• [Text section]
:::

This suit was instituted by the appellant, trustee in bankruptcy, for the estate of the Emmet Bank, against appellee, to recover a certain tract of land, lying partly in Atascosa county and partly in Bexar county, patented to Enoch Jones in 1884. Appellee pleaded not guilty, statutes of limitation of three and ten years, and that he had purchased 93 acres of the land in Atascosa county at a tax sale. Appellant filed a supplemental petition, alleging that he had tendered appellee double the amount paid by him at the tax sale, which he had refused, and appellant tendered said sum into court. The cause was heard by the court and judgment rendered that appellant take nothing by his suit.
The court filed his conclusions of fact, *Page 255 which, with such emendations as are deemed pertinent by this court, are adopted, as follows:
"The Emmet Bank was a partnership composed of Thos. L. Conroy and others; and a good record title to said 640 acres of land was vested in the said Thos. L. Conroy, as trustee, in trust for the Emmet Bank, on and after June 29, 1914. The said partnership known as the Emmet Bank was thereafter duly adjudicated a bankrupt, by the District Court of the United States for the Western District of Texas, at San Antonio, on May 6, 1919, and the record title to said land thereupon vested in the bankrupt estate. The plaintiff, M. Coppard, was thereafter, on July 11, 1919, duly elected and appointed as trustee of the estate of the Emmet Bank, bankrupt, and duly qualified as such on said same date, and is still acting as such trustee; and said trustee in his official capacity as such, at all times claimed said land, and was duly authorized by the bankruptcy court to institute and maintain this said suit.
"On January 1, 1910, the defendant William Stanush took possession of said land for the first time, and fenced the same, and began using the same as a pasture for his stock; and from and after said date the said William Stanush had the open, notorious, continuous, peaceable, and adverse possession of said land, keeping the same inclosed by a fence, and using and enjoying the same, and claiming the said land, up to May 6, 1919, the date on which the Emmet Bank was adjudicated a bankrupt, a period of nine years, four months, and five days, and said defendant thereafter continued on in possession up until the present time, this suit, however, having been instituted by the plaintiff on May 11, 1920, a period of ten years, four months, and ten days after the date the defendant so first went into possession.

:::

• [Stated goal 1] Reproduce the part of the court opinion between "This suit was" and "by his suit.", inclusive.
• [Stated goal 2]
Using the court opinion, answer these:
(a) In what year was the land patented to Enoch Jones?
(b) On what date was M. Coppard elected and appointed trustee of the Emmet Bank's estate?
(c) On what date did William Stanush first take possession of the land?

[Entries from a dataset]
:::

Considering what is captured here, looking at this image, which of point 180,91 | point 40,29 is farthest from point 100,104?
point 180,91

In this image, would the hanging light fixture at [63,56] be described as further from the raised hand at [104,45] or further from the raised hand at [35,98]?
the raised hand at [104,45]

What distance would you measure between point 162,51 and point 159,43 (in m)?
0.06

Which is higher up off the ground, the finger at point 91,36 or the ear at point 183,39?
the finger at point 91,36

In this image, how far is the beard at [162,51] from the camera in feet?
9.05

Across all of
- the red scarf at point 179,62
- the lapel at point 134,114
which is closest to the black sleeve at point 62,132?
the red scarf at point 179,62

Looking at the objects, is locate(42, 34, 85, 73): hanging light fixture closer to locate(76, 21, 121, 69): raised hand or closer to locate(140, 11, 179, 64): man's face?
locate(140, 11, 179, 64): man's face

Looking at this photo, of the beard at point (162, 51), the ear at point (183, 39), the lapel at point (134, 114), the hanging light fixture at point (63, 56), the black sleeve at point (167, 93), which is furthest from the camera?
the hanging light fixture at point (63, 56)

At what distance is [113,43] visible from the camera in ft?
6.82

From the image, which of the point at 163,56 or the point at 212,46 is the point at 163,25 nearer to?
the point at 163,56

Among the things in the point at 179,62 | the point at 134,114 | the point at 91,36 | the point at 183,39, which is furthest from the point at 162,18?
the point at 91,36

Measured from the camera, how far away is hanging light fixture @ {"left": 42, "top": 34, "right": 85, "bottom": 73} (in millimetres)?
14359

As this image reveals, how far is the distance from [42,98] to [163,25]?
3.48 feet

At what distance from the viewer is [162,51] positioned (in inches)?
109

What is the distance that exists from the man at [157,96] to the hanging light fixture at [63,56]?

:::

• [Exercise answer 1]
This suit was instituted by the appellant, trustee in bankruptcy, for the estate of the Emmet Bank, against appellee, to recover a certain tract of land, lying partly in Atascosa county and partly in Bexar county, patented to Enoch Jones in 1884. Appellee pleaded not guilty, statutes of limitation of three and ten years, and that he had purchased 93 acres of the land in Atascosa county at a tax sale. Appellant filed a supplemental petition, alleging that he had tendered appellee double the amount paid by him at the tax sale, which he had refused, and appellant tendered said sum into court. The cause was heard by the court and judgment rendered that appellant take nothing by his suit.

• [Exercise answer 2]
(a) 1884
(b) July 11, 1919
(c) January 1, 1910